Fin qui, nulla quaestio. Non vi è dubbio, infatti, che il possesso – effettivo ed attuale – dello status di magistrato nell’esercizio delle funzioni sia una condizione di eleggibilità o, se si preferisce un requisito indefettibile per la capacità elettorale passiva e ciò in coerenza con l’art. 104 della carta costituzionale, che prevede l’elezione di due terzi dei componenti del Consiglio Superiore da parte di tutti i magistrati ordinari «tra gli appartenenti alle varie categorie».
In nessun modo è dato tuttavia ricavare dal requisito di eleggibilità una decadenza non prevista dalla legge istitutiva del Consiglio Superiore né tantomeno dalla Costituzione che, anzi, per quanto detto sopra, espressamente la esclude.

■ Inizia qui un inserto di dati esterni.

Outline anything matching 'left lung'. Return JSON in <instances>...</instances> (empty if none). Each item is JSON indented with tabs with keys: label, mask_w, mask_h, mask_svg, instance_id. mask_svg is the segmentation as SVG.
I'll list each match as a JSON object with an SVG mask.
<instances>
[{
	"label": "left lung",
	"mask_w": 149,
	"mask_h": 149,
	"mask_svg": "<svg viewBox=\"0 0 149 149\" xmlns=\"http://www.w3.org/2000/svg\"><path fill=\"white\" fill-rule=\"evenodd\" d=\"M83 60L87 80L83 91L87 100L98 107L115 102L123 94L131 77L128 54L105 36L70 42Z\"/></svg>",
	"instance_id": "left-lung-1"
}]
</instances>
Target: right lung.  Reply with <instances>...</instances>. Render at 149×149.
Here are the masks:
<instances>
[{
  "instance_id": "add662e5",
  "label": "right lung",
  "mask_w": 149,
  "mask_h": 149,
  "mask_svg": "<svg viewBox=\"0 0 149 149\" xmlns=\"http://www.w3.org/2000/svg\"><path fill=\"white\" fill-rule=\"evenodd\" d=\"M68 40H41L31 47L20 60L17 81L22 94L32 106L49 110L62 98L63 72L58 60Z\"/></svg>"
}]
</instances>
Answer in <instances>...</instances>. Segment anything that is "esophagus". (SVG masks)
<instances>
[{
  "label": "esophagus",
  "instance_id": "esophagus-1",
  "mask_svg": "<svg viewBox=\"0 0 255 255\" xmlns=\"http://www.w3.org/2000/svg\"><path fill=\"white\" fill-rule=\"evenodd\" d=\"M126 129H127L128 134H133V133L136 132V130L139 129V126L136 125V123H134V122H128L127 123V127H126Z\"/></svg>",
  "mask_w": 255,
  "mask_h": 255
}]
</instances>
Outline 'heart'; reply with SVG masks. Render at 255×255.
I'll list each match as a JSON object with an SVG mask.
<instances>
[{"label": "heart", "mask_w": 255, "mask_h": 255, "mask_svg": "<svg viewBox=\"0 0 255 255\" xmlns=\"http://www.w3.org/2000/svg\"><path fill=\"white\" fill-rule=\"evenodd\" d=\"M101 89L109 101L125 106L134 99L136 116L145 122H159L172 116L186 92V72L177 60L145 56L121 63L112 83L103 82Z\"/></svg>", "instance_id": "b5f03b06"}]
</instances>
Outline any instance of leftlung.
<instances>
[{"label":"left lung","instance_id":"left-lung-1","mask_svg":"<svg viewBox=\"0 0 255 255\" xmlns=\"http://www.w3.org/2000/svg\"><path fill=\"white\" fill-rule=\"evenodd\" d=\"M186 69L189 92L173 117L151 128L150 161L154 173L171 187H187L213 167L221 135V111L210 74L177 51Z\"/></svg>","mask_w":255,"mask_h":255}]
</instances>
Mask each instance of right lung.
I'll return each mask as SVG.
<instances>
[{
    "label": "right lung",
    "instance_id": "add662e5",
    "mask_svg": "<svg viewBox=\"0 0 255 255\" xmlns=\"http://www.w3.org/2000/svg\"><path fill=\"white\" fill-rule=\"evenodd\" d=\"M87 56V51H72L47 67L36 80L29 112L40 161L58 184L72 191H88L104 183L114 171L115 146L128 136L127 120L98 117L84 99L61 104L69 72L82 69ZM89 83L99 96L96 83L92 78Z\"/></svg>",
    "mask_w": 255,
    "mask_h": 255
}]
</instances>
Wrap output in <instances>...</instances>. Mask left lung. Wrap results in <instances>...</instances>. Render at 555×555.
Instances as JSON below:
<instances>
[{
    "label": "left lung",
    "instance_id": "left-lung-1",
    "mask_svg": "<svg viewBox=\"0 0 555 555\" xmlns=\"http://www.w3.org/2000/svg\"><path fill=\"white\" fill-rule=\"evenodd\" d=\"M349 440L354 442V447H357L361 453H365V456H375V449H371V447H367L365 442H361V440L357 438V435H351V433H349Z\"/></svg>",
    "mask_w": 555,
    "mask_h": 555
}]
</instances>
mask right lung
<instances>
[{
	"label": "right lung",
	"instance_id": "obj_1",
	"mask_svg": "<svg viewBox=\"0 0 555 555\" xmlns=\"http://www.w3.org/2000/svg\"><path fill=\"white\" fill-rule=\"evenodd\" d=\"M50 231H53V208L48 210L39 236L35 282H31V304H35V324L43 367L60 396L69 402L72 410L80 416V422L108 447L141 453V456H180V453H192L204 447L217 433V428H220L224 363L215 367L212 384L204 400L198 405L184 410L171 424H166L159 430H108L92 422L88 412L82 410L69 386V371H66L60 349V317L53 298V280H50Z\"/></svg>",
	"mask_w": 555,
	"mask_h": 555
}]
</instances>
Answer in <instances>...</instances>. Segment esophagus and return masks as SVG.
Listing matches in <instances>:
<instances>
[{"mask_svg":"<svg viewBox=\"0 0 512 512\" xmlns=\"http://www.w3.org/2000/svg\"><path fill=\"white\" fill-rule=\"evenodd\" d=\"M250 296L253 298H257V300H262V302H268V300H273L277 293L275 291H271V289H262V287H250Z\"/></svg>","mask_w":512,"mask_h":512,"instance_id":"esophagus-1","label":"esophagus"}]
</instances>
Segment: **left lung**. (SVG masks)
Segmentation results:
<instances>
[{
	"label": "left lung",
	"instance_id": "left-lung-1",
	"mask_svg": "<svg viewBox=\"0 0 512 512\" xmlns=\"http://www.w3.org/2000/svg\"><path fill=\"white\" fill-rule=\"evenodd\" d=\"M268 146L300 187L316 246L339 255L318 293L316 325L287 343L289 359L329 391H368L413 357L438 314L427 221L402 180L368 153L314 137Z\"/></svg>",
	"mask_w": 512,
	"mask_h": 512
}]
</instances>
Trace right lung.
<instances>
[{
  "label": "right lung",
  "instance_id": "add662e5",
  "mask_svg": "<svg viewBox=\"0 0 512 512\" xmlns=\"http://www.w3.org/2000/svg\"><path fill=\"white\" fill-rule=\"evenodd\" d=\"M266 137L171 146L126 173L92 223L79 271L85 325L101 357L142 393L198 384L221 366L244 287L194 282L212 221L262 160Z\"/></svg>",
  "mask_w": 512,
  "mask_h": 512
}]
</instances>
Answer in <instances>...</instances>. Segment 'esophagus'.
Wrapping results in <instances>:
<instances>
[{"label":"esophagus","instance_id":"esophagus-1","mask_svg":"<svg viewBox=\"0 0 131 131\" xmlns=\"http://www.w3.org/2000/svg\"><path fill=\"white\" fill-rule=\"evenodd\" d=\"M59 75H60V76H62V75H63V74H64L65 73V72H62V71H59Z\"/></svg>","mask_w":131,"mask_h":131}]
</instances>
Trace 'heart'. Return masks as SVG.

D’altra parte, se si guarda alla disciplina della decadenza, contenuta nell’art. 37 della legge n. 195 del 24 marzo 1958, che prevede anche i casi di sospensione dalla carica di componente del Consiglio, è facile constatare che le ipotesi elencate non contemplano il congedo del magistrato.
Il primo caso riguarda, indistintamente, tutti i componenti del CSM i quali «decadono di diritto dalla carica se sono condannati con sentenza irrevocabile per delitto non colposo».
Il secondo si riferisce esclusivamente ai «magistrati componenti il Consiglio Superiore», i quali «incorrono di diritto nella decadenza dalla carica se riportano una sanzione disciplinare più grave dell’ammonimento».
Infine, il terzo, ha riguardo ai soli componenti eletti dal Parlamento, per i quali «nei casi di proscioglimento per una causa estintiva del reato, ovvero per impromovibilità o imperseguibilità dell'azione penale» il Presidente del Consiglio superiore dà comunicazione ai Presidenti delle due Camere, le quali decidono se debba farsi luogo a sostituzione.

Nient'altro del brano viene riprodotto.